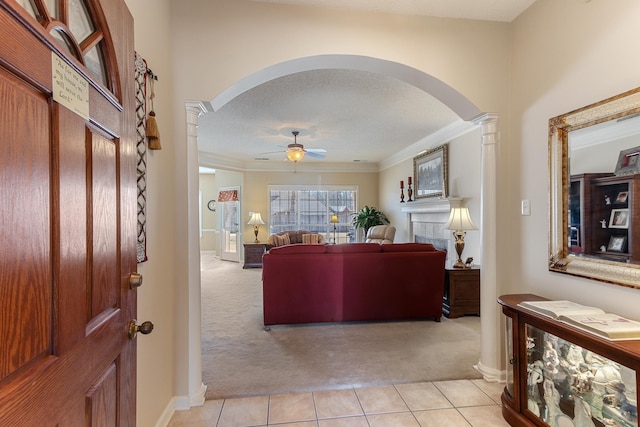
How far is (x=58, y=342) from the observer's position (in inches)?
25.4

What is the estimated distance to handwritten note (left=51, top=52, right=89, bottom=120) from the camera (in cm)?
64

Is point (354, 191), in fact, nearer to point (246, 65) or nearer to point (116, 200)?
point (246, 65)

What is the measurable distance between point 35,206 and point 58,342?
290 mm

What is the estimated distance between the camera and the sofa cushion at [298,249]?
329 cm

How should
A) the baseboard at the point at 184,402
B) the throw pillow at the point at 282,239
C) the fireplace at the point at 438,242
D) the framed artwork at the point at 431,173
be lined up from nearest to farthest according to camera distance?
the baseboard at the point at 184,402 < the framed artwork at the point at 431,173 < the fireplace at the point at 438,242 < the throw pillow at the point at 282,239

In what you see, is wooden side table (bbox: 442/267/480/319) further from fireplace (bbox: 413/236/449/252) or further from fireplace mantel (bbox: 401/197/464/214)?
fireplace (bbox: 413/236/449/252)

§ **Task to carry out**:
Please update the listing above, swapping "camera" for "viewpoint" everywhere it appears and leaving everything else unchanged. Leave out the pictures.

§ **Reply**:
How far is (x=58, y=342) from the observer's position (in inches)?
25.4

What is the estimated distance to handwritten note (left=51, top=52, right=89, bottom=120) from the viewpoint (in cm)?
64

Is point (354, 191), in fact, nearer to point (246, 65) or nearer to point (116, 200)?
point (246, 65)

What is the measurable distance between point 35,206 and point 58,342?
290 mm

What is the estimated distance between the viewpoint and the sofa cushion at [298,249]?
329 cm

How should
A) the baseboard at the point at 184,402
B) the throw pillow at the point at 282,239
C) the fireplace at the point at 438,242
D) the framed artwork at the point at 431,173
be lined up from nearest to farthest according to viewpoint distance?
the baseboard at the point at 184,402 < the framed artwork at the point at 431,173 < the fireplace at the point at 438,242 < the throw pillow at the point at 282,239

In what you see, is wooden side table (bbox: 442/267/480/319) further from fireplace (bbox: 413/236/449/252) or further from fireplace mantel (bbox: 401/197/464/214)?
fireplace (bbox: 413/236/449/252)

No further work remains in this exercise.